Le personnel des établissements scolaires de Winnipeg et de Brandon est en effervescence pour préparer le passage à l’enseignement à distance à compter de mercredi.

On s’est réuni dimanche dans la soirée à la direction générale et dans les écoles. La priorité, aujourd’hui, c’est de faire le suivi avec les familles, déclare le directeur général de la division scolaire Louis Riel (DSLR), Chrisitan Michalik.

Christian Michalik.

Christian Michalik assure qu’une planification était déjà en place pour un passage à l’apprentissage en ligne.

Photo : Gracieuseté de la Division scolaire Louis-Riel

L’annonce du passage à l’enseignement à distance pour les élèves de la maternelle à la 12e année n’a pas été une surprise pour Christian Michalik, qui rappelle que les élèves ont vécu cette situation plus tôt cette année.

Les enfants de travailleurs essentiels ainsi que les enfants qui présentent des besoins particuliers pourront tout de même suivre leur cursus scolaire à l’école.

Les élèves qui resteront à l’école auront un enseignant responsable de leur apprentissage. Un enseignant différent s’occupera de la grande majorité des jeunes qui seront à la maison, dit le directeur de la DSLR.

Nous avions déjà une base de données avec les familles identifiées comme étant des travailleurs essentiels et des élèves avec des besoins particuliers, ajoute-t-il.

À la Division scolaire franco-manitobaine (DSFM), les enfants de travailleurs essentiels avaient également déjà été identifiés en novembre dernier.

Lundi, nos administrateurs ont passé des appels à tous les parents identifiés pour confirmer qu’ils allaient bien nous confier leurs enfants et leur demander s’ils avaient besoin d’un transport jusqu’à l’école, explique le directeur général de la DSFM, Alain Laberge.

Un homme au pied d'un escalier de pierre blanche.

Alain Laberge espère un retour en salle de classe le 30 mai, car il estime que c’est la meilleure façon d'éduquer les élèves.

Photo : Radio-Canada

Par ailleurs, le transport scolaire a été un sujet de préoccupation au cours des précédents mois de pandémie. M. Laberge dit avoir travaillé dès dimanche soir à l’élaboration de la liste des élèves qui continueraient de prendre l'autobus, afin d’assurer la distanciation physique en affrétant plus de véhicules là où le nombre d’élèves l’exige.

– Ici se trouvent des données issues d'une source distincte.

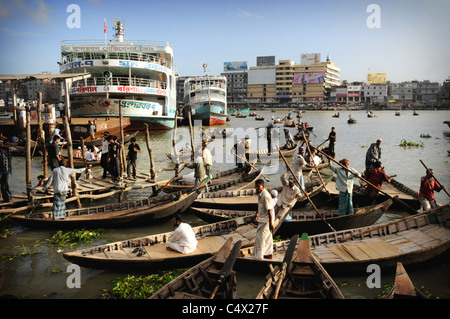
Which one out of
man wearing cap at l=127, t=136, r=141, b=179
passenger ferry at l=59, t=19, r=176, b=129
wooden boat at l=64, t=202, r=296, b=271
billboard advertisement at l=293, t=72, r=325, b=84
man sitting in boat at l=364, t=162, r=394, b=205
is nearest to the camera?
wooden boat at l=64, t=202, r=296, b=271

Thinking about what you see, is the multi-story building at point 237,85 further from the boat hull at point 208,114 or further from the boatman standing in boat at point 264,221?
the boatman standing in boat at point 264,221

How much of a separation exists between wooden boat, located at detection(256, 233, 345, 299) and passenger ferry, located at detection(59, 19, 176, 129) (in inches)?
1038

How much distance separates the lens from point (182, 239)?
22.5 ft

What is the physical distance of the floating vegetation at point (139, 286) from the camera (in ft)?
19.9

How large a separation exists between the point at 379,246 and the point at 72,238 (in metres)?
7.29

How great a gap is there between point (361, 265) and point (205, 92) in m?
41.4

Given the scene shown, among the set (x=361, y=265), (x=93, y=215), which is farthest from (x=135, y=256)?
(x=361, y=265)

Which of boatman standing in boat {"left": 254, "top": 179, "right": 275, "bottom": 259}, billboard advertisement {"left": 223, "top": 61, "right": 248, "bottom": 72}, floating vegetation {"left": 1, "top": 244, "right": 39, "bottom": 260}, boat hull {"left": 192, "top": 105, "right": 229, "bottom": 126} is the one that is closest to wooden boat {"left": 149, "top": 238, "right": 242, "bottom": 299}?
boatman standing in boat {"left": 254, "top": 179, "right": 275, "bottom": 259}

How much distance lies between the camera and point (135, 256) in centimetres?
678

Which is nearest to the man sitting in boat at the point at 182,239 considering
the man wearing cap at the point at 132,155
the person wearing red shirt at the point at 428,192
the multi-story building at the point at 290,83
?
the person wearing red shirt at the point at 428,192

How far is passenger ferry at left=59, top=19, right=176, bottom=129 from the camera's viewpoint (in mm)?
29156

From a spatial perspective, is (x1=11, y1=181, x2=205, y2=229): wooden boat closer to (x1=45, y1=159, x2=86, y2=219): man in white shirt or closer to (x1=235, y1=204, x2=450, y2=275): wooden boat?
(x1=45, y1=159, x2=86, y2=219): man in white shirt

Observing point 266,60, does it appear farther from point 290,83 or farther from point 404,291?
point 404,291

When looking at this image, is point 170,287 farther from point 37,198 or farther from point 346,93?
point 346,93
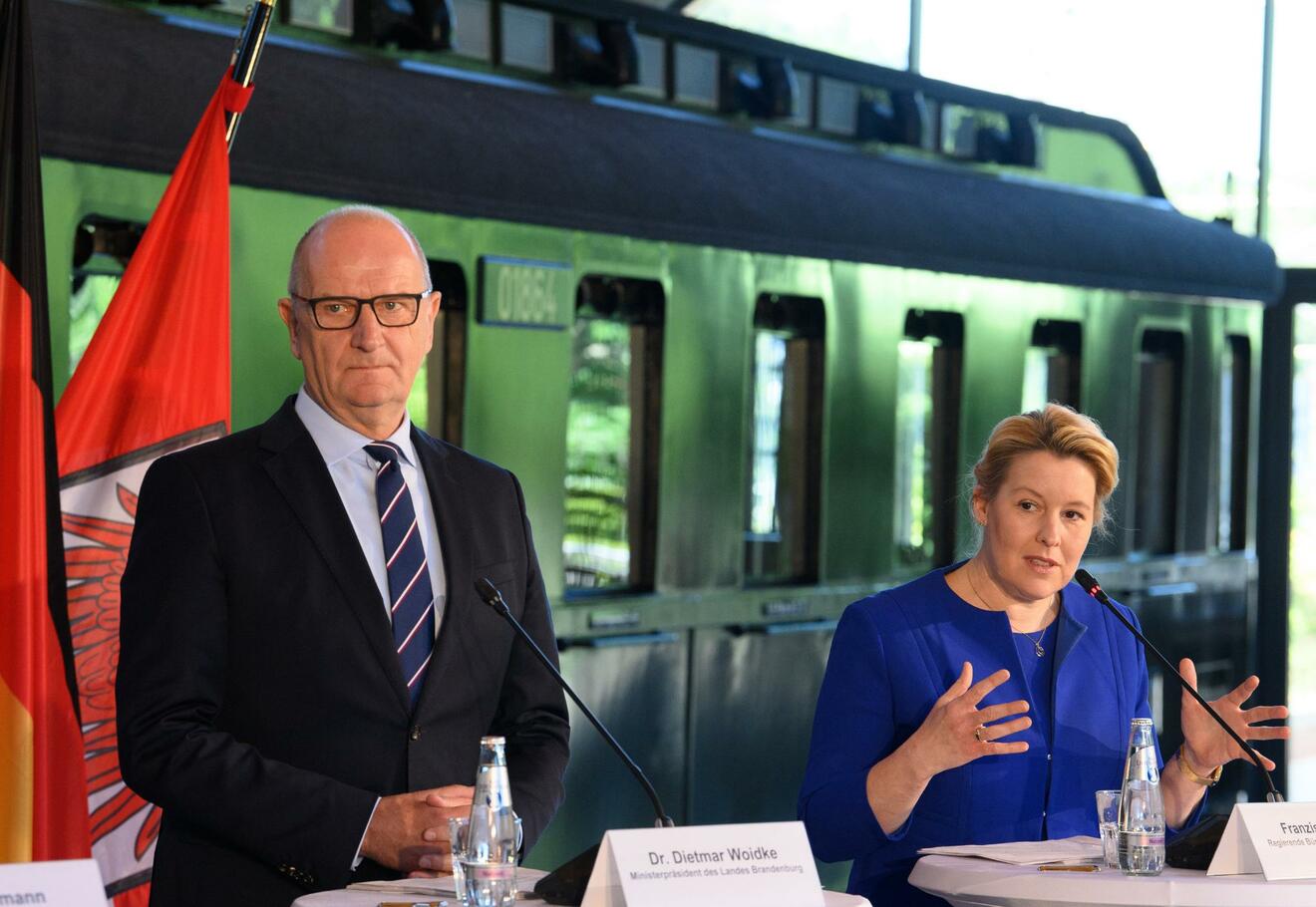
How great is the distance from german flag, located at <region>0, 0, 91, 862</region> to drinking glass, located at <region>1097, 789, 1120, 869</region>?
1813 millimetres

Il a également fallu préparer des lettres aux parents qui partiront lundi soir, ajoute le directeur de la DSFM. Il a fallu déterminer quelles écoles sont concernées par l’annonce pour tenir les familles informées.

Pour la DSFM, l’École Noël-Ritchot fera donc partie des écoles à passer à l’enseignement à distance. Mais l’École La Source de Shilo restera ouverte en code orange restreint, puisqu’elle n’est pas considérée comme faisant partie de Brandon.

Ce code orange, on l’a connu en janvier dernier, rappelle Alain Laberge. Même si le ministère de la Santé a ajouté des détails comme l’interdiction de chanter ou jouer d'un instrument à vent.

Un défi technologique se pose parfois pour les élèves qui suivront leur cursus en ligne durant les deux prochaines semaines, d’après M. Laberge.

Dans certains cas, les familles n’ont pas Internet ou les outils technologiques, déclare-t-il. On leur demande de communiquer avec la direction de leur école, qui peut leur fournir un ordinateur.

Les cours peuvent également être enregistrés sur une clé USB confiée aux familles si le problème vient de l’accès à Internet, ajoute Alain Laberge.

M. Laberge s’inquiète par ailleurs de la santé mentale des élèves et prévoit d’organiser des rencontres virtuelles régulières pour s'assurer de leur bien-être.

Mais le confort des parents et l’apaisement de leurs inquiétudes sont aussi des préoccupations cruciales. On ne veut pas mettre les parents dans une situation où ils deviennent enseignants. [...] On veut leur assurer que leurs enfants ne seront pas pénalisés à la rentrée s’ils ne peuvent pas les aider à cause de la barrière de la langue ou parce qu’ils travaillent, conclut le directeur de la DSFM.